(Rows from a spatial reasoning dataset)
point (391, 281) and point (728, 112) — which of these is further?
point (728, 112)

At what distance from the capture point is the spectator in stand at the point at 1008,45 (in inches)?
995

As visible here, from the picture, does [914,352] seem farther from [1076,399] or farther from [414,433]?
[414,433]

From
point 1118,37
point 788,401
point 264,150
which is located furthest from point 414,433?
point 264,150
...
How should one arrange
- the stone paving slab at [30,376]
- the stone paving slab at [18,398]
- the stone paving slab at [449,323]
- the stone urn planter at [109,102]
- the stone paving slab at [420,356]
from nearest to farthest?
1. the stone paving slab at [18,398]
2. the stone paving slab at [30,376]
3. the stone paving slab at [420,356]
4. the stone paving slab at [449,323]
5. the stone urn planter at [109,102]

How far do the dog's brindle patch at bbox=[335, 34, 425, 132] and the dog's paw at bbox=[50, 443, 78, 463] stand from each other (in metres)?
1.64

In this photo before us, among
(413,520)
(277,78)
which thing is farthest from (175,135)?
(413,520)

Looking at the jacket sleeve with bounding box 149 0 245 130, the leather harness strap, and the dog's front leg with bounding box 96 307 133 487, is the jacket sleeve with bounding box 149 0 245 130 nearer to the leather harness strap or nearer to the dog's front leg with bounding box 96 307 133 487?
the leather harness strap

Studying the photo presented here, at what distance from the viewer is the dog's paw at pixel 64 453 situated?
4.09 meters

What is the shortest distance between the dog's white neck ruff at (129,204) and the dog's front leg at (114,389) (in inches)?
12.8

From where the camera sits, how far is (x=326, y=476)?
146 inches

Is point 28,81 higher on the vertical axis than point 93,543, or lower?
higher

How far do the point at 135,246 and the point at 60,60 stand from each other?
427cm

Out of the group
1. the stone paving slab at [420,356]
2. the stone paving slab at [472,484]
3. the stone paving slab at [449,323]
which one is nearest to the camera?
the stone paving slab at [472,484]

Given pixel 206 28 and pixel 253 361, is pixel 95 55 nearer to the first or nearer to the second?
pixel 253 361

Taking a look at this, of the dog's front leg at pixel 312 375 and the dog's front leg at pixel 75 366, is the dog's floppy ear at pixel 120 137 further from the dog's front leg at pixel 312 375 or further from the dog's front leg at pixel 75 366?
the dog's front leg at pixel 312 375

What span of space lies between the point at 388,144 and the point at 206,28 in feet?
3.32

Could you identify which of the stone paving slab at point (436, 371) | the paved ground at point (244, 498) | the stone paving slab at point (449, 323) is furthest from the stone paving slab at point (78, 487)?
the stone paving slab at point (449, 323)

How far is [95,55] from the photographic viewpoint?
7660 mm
--
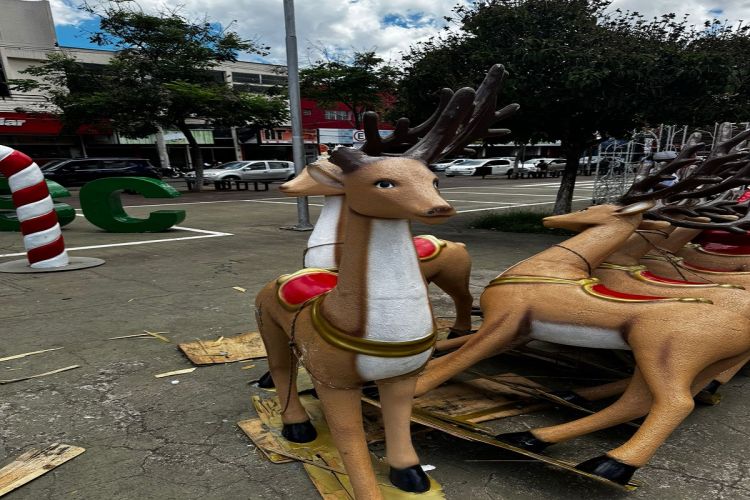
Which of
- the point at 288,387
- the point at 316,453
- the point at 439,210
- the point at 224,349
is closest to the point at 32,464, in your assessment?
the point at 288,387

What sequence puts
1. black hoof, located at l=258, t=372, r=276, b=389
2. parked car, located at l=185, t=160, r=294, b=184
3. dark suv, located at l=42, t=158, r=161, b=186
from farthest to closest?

### Exercise description
Pick out each line of the items above that contains the word "distance", and copy those lines.

### The reply
At what distance from the capture point is the spectator in stand at the point at 1008,45 (in inches)?
Studying the photo presented here, at what distance from the viewer is the dog's paw at pixel 64 453 situated?
What is the shortest distance between the dog's white neck ruff at (129,204) and the dog's front leg at (114,389) (in inches)?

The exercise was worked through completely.